====== Items

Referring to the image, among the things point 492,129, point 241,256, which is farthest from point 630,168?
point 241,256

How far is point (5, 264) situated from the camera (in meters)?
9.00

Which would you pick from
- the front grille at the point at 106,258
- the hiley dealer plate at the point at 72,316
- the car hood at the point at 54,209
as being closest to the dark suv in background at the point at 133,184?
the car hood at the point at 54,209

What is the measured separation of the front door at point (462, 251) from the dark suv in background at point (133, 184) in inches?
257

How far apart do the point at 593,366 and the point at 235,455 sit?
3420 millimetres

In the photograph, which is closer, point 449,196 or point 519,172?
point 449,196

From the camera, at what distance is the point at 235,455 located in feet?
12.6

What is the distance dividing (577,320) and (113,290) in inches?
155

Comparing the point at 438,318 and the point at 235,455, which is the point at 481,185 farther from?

============

Work to do -> Reproduce every one of the records above word for word, keeping each line as it stands.

Answer for this exercise ->
Referring to the image, among the things point 492,129, point 241,256, which is farthest from point 630,168?
point 241,256

How far is point (5, 264) situated from the camera (in meters)?
9.00

Which would you pick from
- the front grille at the point at 106,258
- the hiley dealer plate at the point at 72,316
- the car hood at the point at 54,209
as being closest to the dark suv in background at the point at 133,184?
the car hood at the point at 54,209

What is the measured separation of the front door at point (462, 251) from the dark suv in background at point (133, 184) in inches?
257

How far apart do the point at 593,366 and the point at 235,455 sit?
3420 millimetres

In the photograph, which is closer, point 449,196 or point 519,172?
point 449,196

From the camera, at what distance is the point at 235,455 located in feet?
12.6

What is the distance dividing (577,320) and (113,290) in inches?
155

Comparing the point at 438,318 and the point at 235,455, which is the point at 481,185 farther from?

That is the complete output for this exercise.